Pagato a peso d'oro come i grandi manager capitalisti
Il boss della Cisl Bonanni arraffa una pensione di 8mila euro mensili, l’ultimo stipendio era di 336 mila euro l’anno
Un insulto verso gli esodati condannati senza pensione e senza stipendio, i pensionati sociali e le pensioni di fame percepite dai lavoratori
Alla faccia degli esodati, dei pensionati sociali e anche dei comuni pensionati che non arrivano alla fine del mese, a nome dei quali egli ha pur sempre dichiarato di battersi, Raffaele Bonanni, il boss della Cisl che ha mollato lo scorso 24 settembre la poltrona della segreteria generale del secondo sindacato italiano, va in pensione con la bellezza di 8.593 euro lorde al mese: l’ultimo stipendio era di 336.260 euro l’anno, una cifra superiore di quasi centomila euro rispetto a quella percepita dai grandi manager di Stato, il cui tetto è fissato per legge a 240.000 euro, e che va semmai nella direzione - come fosse una beffa del destino - al trattamento dei grandi manager privati dei quali egli ha sempre detto di contrastare i privilegi.
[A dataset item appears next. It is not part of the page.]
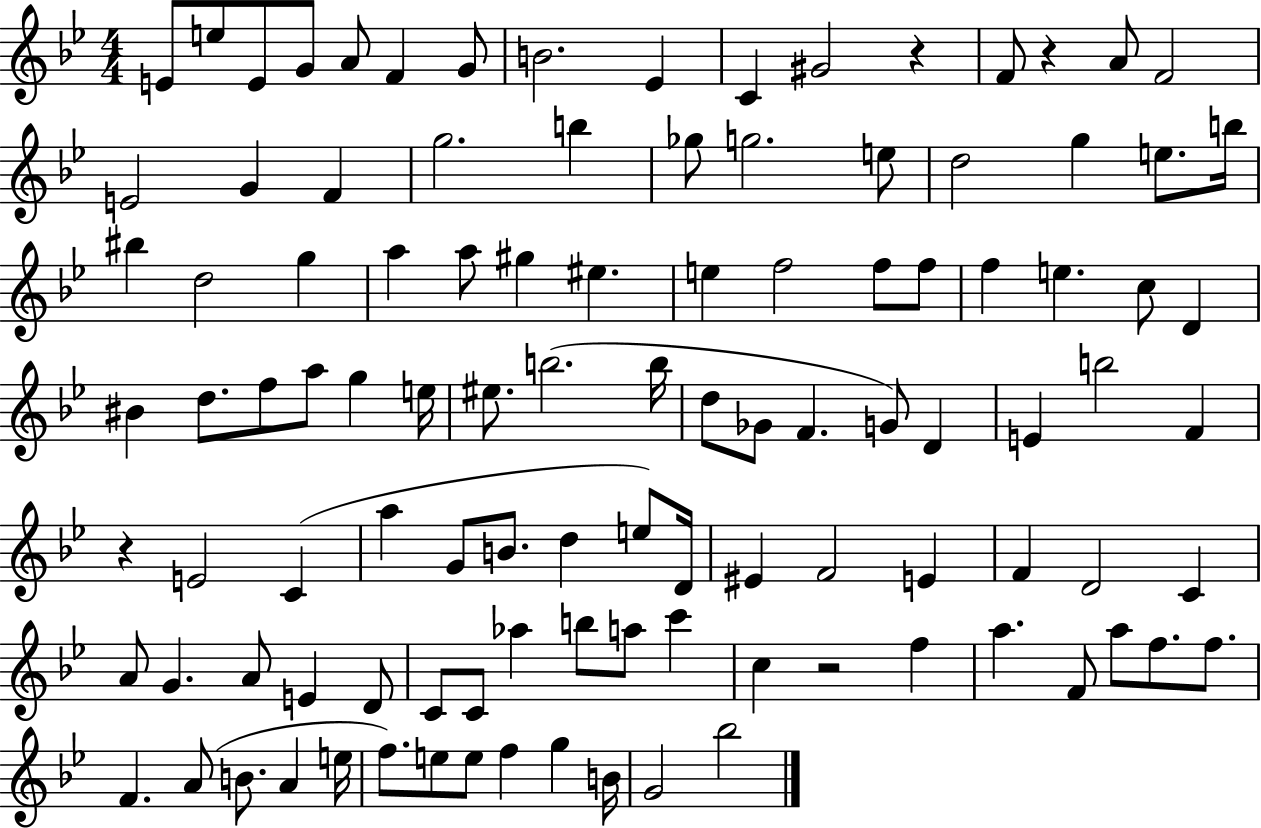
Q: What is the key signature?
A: BES major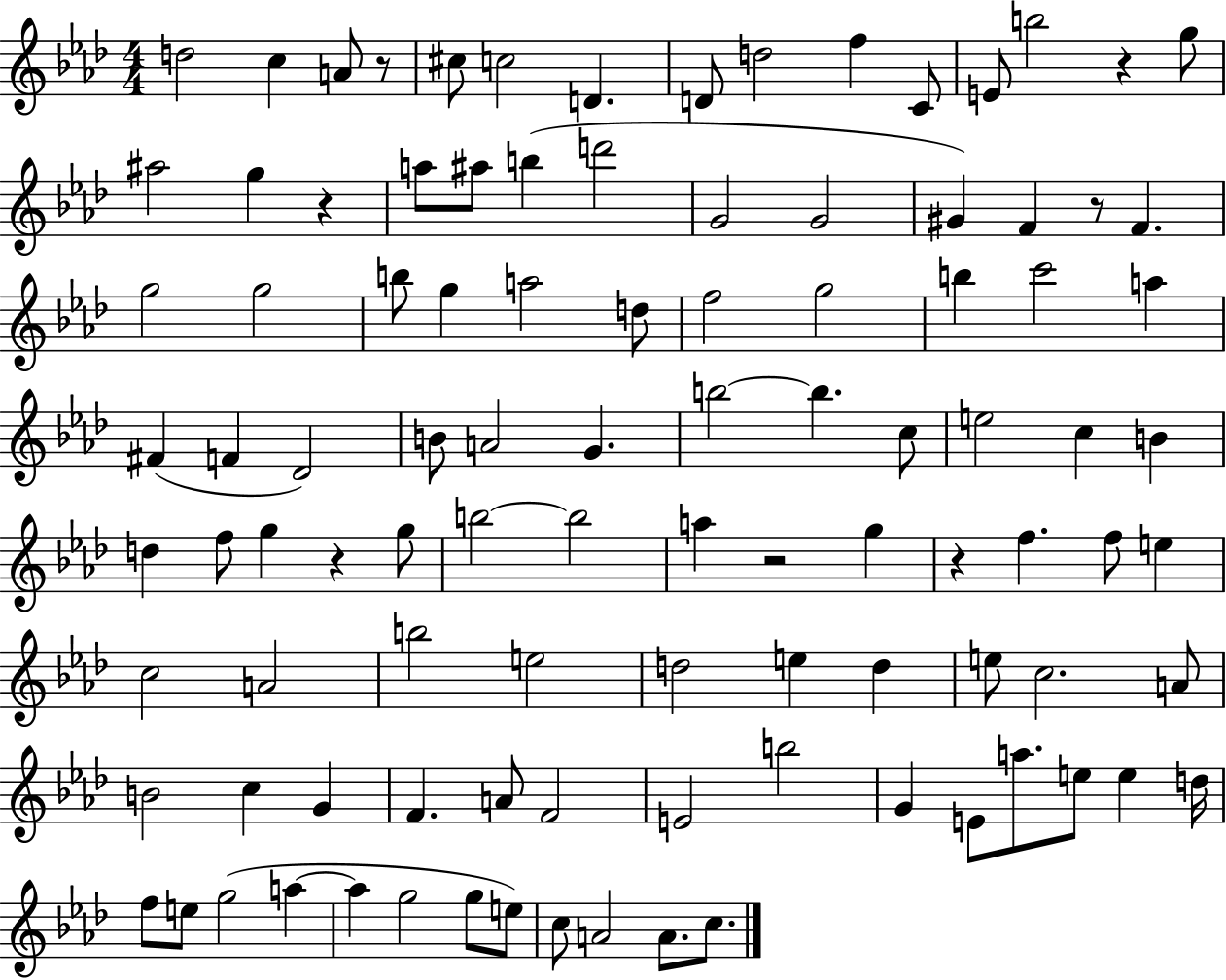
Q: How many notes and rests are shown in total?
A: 101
Ed è chiaro anche come il capobastone cislino sia giunto a questo sfavillante (per lui) risultato.
Nato in provincia di Chieti nel 1949, inizia a lavorare come operaio edile, si iscrive alla Cisl nel 1970, si sposta in Sicilia negli anni ’80 dove diviene braccio destro dell’ex segretario generale della Cisl D’Antoni, nel 1998 è componente della segreteria confederale, nel 2001 diviene segretario confederale, infine succede a Savino Pezzotta il 27 aprile 2006 alla segreteria nazionale per otto anni e mezzo fino allo scorso settembre.
Nulla fino a questo punto sembrerebbe giustificare un simile abnorme stipendio, alla faccia dei lavoratori, attraverso il quale percepire una altrettanto conseguente e scandalosa pensione, questa volta alla faccia dei pensionati e degli esodati: infatti quando era segretario confederale Bonanni guadagnava meno di 80mila euro lordi all’anno, precisamente 75.223 nel 2003, 77.349 nel 2004 e 79.054 nel 2005 e quando diventa segretario generale nel 2006, secondo le norme del regolamento interno alla Cisl, il suo stipendio viene incrementato del 30%.
Infatti il caporione sindacale dichiara nel 2006 all’Inps, ai fini contributivi, uno stipendio ricchissimo di 118.186 euro, che è maggiore di quello previsto ma non molto, e può giustificarsi con altre entrate che non riguardano la sua attività sindacale.
Negli anni successivi però, con un atteggiamento degno, più che di un rappresentante di lavoratori e pensionati, di un vero e proprio boss, si aumenta letteralmente lo stipendio da solo, e senza che nessuno lo contrasti all’interno del sindacato che egli dirige: nel 2007, infatti, la retribuzione complessiva dichiarata all’Inps è di 171.652 euro lordi annui, nel 2008 diviene di 201.681 annui, con un aumento ingiustificabile negli anni successivi, ossia 255.579 euro nel 2009, 267.436 nel 2010 per schizzare a 336.260 (triplicando quindi in cinque anni) nel 2011, che, non va dimenticato, è l’anno della famigerata riforma Fornero che ha imposto il sistema pensionistico contributivo, ovvero quello secondo il quale l’ammontare della pensione si calcola in base ai contributi effettivamente versati dai lavoratori.
Al contrario, il caporale sindacale Bonanni, ben sapendo in tempo che le regole sarebbero cambiate, si è aumentato in tempo e vertiginosamente gli ultimi stipendi per beneficiare in pieno dei vantaggi del sistema retributivo, secondo il quale l’ammontare delle pensioni si calcola in base alla media degli ultimi anni di stipendio percepito, sfuggendo così alla riforma Fornero che ha invece colpito, e duramente, i pensionati, condannando contemporaneamente gli esodati a un vero e proprio inferno, categorie sociali alle quali Raffaele Bonanni giurava, come Giuda Iscariota, fedeltà mentre, da servo del sistema, riceveva il premio per avere da sempre ignobilmente fatto gli interessi dei padroni e dei parassiti ai danni sia dei lavoratori sia dei pensionati.